■ **What you should do**: Take the material and output all of it exactly.

■ **Given records**:
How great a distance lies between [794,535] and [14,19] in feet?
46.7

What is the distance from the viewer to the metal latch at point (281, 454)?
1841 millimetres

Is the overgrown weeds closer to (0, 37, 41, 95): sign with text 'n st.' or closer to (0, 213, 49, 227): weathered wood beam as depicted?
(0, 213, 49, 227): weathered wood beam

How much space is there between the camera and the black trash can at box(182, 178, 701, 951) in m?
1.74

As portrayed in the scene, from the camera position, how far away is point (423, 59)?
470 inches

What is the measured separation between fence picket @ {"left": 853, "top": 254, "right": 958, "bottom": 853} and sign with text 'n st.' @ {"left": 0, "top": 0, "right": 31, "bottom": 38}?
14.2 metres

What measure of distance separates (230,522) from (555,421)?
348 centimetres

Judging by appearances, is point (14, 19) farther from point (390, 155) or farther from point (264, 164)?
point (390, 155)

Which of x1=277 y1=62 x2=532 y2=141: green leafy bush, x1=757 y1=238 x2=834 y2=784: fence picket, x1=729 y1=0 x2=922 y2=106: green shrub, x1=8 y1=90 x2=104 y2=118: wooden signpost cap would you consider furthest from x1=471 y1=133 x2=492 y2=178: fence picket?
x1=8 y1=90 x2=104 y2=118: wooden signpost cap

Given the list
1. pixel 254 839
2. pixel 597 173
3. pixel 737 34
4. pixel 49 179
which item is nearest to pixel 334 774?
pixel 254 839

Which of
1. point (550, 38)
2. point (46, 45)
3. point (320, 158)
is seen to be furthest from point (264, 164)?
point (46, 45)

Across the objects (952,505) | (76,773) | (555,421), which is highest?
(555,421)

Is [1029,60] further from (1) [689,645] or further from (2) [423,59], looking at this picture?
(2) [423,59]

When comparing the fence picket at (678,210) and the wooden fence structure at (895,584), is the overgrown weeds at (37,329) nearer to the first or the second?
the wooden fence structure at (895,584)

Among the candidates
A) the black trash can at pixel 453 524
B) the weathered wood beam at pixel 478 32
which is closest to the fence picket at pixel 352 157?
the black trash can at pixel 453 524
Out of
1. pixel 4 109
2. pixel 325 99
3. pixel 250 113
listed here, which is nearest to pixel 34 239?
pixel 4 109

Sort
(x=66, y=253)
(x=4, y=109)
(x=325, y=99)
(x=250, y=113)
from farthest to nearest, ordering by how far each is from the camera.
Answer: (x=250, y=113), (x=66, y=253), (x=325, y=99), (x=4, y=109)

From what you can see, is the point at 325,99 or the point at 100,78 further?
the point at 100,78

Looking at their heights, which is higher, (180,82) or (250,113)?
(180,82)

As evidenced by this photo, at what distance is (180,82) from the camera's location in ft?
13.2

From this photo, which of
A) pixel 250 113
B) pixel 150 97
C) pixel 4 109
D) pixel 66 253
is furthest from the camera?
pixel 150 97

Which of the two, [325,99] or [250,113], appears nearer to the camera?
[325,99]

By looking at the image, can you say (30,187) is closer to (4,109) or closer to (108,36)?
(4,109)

■ **Solution**:
How great a distance lies between [794,535] and [14,19] in feet?
46.7

What is the distance from the viewer to the metal latch at point (281, 454)?
1841 millimetres

Is the overgrown weeds closer to (0, 37, 41, 95): sign with text 'n st.' or closer to (0, 213, 49, 227): weathered wood beam as depicted?
(0, 213, 49, 227): weathered wood beam

How much space is there between the camera and the black trash can at box(182, 178, 701, 951) in m?
1.74

As portrayed in the scene, from the camera position, how far away is point (423, 59)?
470 inches

What is the measured separation between fence picket @ {"left": 853, "top": 254, "right": 958, "bottom": 853} and sign with text 'n st.' @ {"left": 0, "top": 0, "right": 31, "bottom": 38}?
14.2 metres

What measure of distance separates (230,522) from (555,421)?
348 centimetres

Judging by appearances, is point (14, 19) farther from point (390, 155) or farther from point (264, 164)?
point (390, 155)

Which of x1=277 y1=62 x2=532 y2=141: green leafy bush, x1=757 y1=238 x2=834 y2=784: fence picket, x1=729 y1=0 x2=922 y2=106: green shrub, x1=8 y1=90 x2=104 y2=118: wooden signpost cap would you consider furthest from x1=471 y1=133 x2=492 y2=178: fence picket?
x1=8 y1=90 x2=104 y2=118: wooden signpost cap

Given the list
1. pixel 254 839
2. pixel 597 173
3. pixel 737 34
4. pixel 49 179
which item is nearest to pixel 334 774?
pixel 254 839

Which of
1. point (550, 38)
2. point (46, 45)
3. point (320, 158)
is seen to be furthest from point (264, 164)?
point (46, 45)

Across the objects (952,505) | (76,773) | (555,421), which is highest?
(555,421)

Is [1029,60] further from (1) [689,645] or further from (2) [423,59], looking at this picture?
(2) [423,59]

When comparing the fence picket at (678,210) and the wooden fence structure at (895,584), is the overgrown weeds at (37,329) nearer to the first or the second?
the wooden fence structure at (895,584)

Among the candidates
A) the black trash can at pixel 453 524
B) the weathered wood beam at pixel 478 32
which is closest to the fence picket at pixel 352 157?
the black trash can at pixel 453 524
Out of
1. pixel 4 109
2. pixel 325 99
3. pixel 250 113
listed here, which is nearest to pixel 34 239?
pixel 4 109

Sort
(x=66, y=253)
(x=4, y=109)
(x=325, y=99)
(x=250, y=113)
from farthest to nearest, ordering by how far each is from the camera.
Answer: (x=250, y=113), (x=66, y=253), (x=325, y=99), (x=4, y=109)

From what you can see, is the point at 325,99 or the point at 100,78 further?
the point at 100,78

Looking at their heights, which is higher, (180,82) or (250,113)?
(180,82)

As evidenced by this photo, at what distance is (180,82) from the camera's location in ft?
13.2

From this photo, which of
A) pixel 250 113
B) pixel 150 97
C) pixel 4 109
D) pixel 66 253
is furthest from the camera?
pixel 150 97

Which of the two, [325,99] or [250,113], appears nearer to the camera?
[325,99]

By looking at the image, can you say (30,187) is closer to (4,109) or closer to (108,36)?
(4,109)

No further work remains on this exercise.